»»

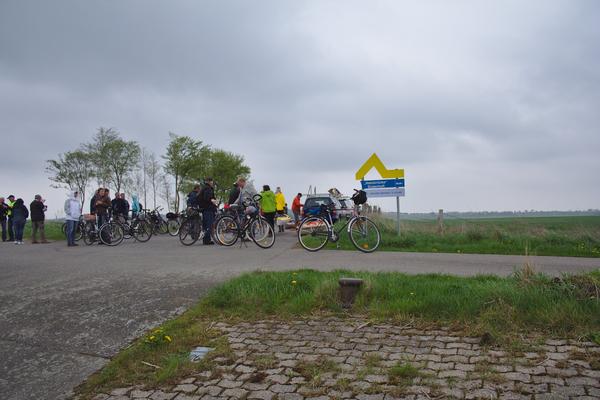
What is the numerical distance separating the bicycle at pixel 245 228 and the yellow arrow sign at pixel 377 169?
15.3ft

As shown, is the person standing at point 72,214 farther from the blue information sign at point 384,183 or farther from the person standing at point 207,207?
the blue information sign at point 384,183

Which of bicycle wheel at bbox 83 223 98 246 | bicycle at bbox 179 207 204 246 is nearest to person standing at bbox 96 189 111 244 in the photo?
bicycle wheel at bbox 83 223 98 246

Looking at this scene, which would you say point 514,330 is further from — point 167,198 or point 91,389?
point 167,198

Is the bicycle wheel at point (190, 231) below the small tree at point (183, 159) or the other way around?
below

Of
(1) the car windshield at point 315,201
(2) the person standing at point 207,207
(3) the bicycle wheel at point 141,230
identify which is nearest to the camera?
(2) the person standing at point 207,207

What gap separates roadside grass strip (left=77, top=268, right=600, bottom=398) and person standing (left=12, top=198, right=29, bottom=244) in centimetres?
1430

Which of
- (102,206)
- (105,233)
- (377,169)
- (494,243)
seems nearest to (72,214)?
(102,206)

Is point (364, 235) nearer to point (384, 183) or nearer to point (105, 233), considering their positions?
point (384, 183)

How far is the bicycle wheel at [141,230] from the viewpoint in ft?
52.9

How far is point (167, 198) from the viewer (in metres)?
43.5

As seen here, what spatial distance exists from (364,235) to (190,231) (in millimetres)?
5764

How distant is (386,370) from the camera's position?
11.3ft

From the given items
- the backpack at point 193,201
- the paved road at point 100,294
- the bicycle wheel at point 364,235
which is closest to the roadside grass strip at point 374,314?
the paved road at point 100,294

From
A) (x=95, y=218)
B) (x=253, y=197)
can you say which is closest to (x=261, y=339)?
(x=253, y=197)
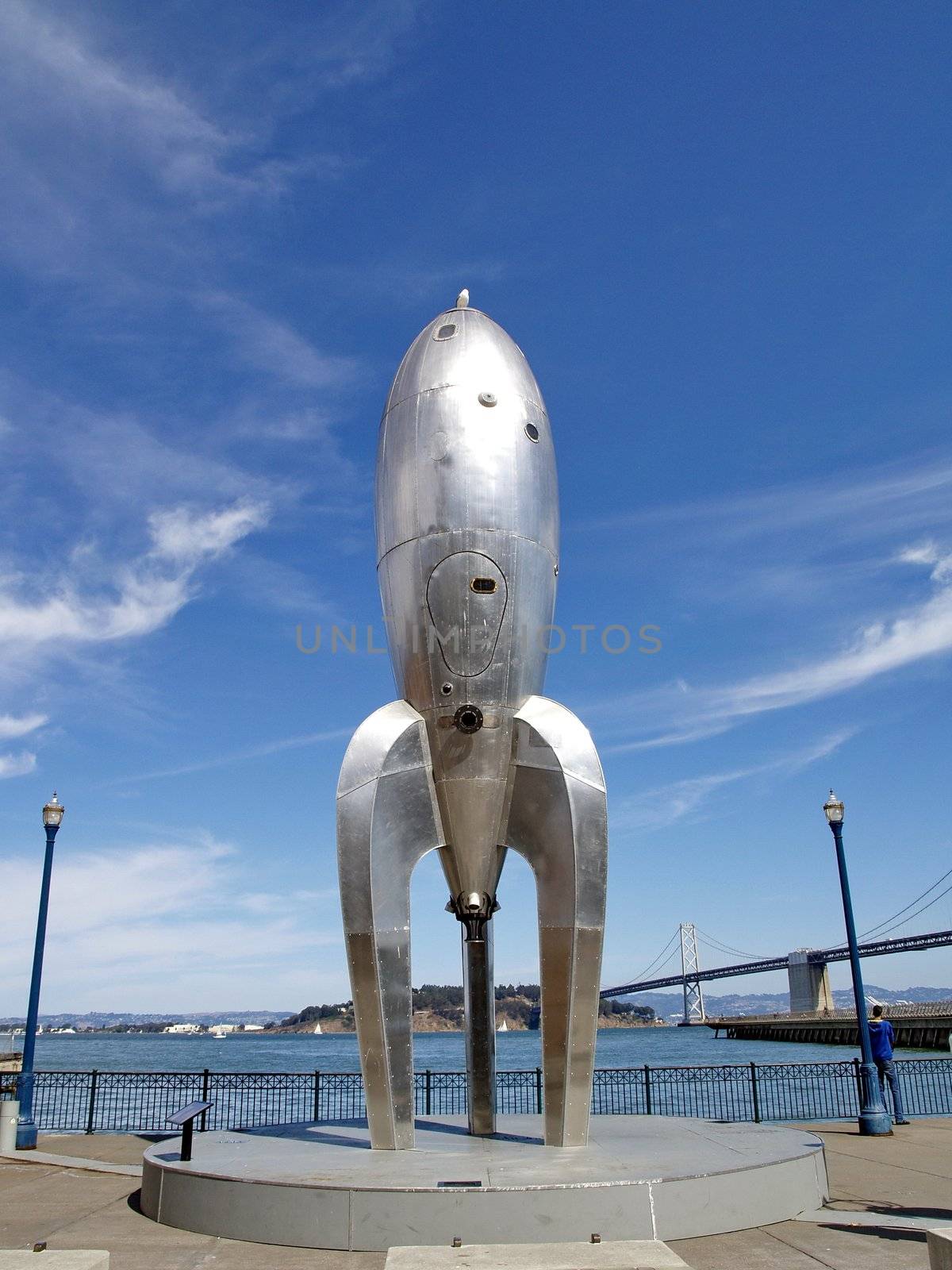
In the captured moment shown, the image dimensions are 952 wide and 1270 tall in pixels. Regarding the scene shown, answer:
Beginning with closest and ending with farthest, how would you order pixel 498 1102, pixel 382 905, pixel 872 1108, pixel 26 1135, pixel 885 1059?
1. pixel 382 905
2. pixel 26 1135
3. pixel 872 1108
4. pixel 885 1059
5. pixel 498 1102

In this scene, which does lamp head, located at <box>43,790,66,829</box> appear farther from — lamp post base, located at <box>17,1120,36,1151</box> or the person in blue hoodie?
the person in blue hoodie

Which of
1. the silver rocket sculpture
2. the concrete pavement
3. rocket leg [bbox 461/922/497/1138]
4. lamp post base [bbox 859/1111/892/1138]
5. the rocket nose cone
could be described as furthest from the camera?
lamp post base [bbox 859/1111/892/1138]

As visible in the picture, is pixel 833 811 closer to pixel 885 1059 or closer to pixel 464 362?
pixel 885 1059

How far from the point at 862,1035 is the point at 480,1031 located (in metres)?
8.02

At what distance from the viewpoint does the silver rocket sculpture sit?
429 inches

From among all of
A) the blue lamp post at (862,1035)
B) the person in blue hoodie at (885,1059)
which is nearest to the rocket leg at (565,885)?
the blue lamp post at (862,1035)

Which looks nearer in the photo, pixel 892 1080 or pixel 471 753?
pixel 471 753

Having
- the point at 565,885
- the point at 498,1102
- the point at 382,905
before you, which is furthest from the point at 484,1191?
the point at 498,1102

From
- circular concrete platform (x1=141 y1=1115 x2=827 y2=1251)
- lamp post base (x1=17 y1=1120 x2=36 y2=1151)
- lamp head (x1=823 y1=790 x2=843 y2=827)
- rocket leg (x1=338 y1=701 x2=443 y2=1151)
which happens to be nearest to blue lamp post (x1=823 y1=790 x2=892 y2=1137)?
lamp head (x1=823 y1=790 x2=843 y2=827)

««

■ Exercise task ■
Retype the entries from the line with "What gap separates" to the line with "5. pixel 498 1102", both included, and leave the pictures out of your answer.

■ Final result ■
What gap separates roadside grass strip (left=77, top=268, right=600, bottom=398) and person standing (left=12, top=198, right=29, bottom=244) in centimetres?
1430

Which of
- (102,206)
- (105,233)
- (377,169)
- (494,243)
seems nearest to (72,214)?
(102,206)

Is point (364, 235) nearer to point (384, 183) or nearer to point (105, 233), considering their positions?
point (384, 183)

How far is the bicycle wheel at [141,230] from the viewpoint in ft?
52.9

How far is point (167, 198) from the viewer (in metres)?
43.5

As seen here, what spatial distance exists from (364,235) to (190,231) (in millimetres)?
5764

How distant is (386,370) from the camera's position?
11.3ft

From the given items
- the backpack at point 193,201
- the paved road at point 100,294
- the bicycle wheel at point 364,235
which is closest to the roadside grass strip at point 374,314?
the paved road at point 100,294

From
A) (x=95, y=218)
B) (x=253, y=197)
can you say which is closest to (x=261, y=339)?
(x=253, y=197)
In the captured moment shown, the image dimensions are 952 wide and 1270 tall in pixels. Regarding the scene shown, answer:
Beginning with closest and ending with farthest, how would you order pixel 498 1102, pixel 382 905, pixel 872 1108, pixel 26 1135, pixel 885 1059?
1. pixel 382 905
2. pixel 26 1135
3. pixel 872 1108
4. pixel 885 1059
5. pixel 498 1102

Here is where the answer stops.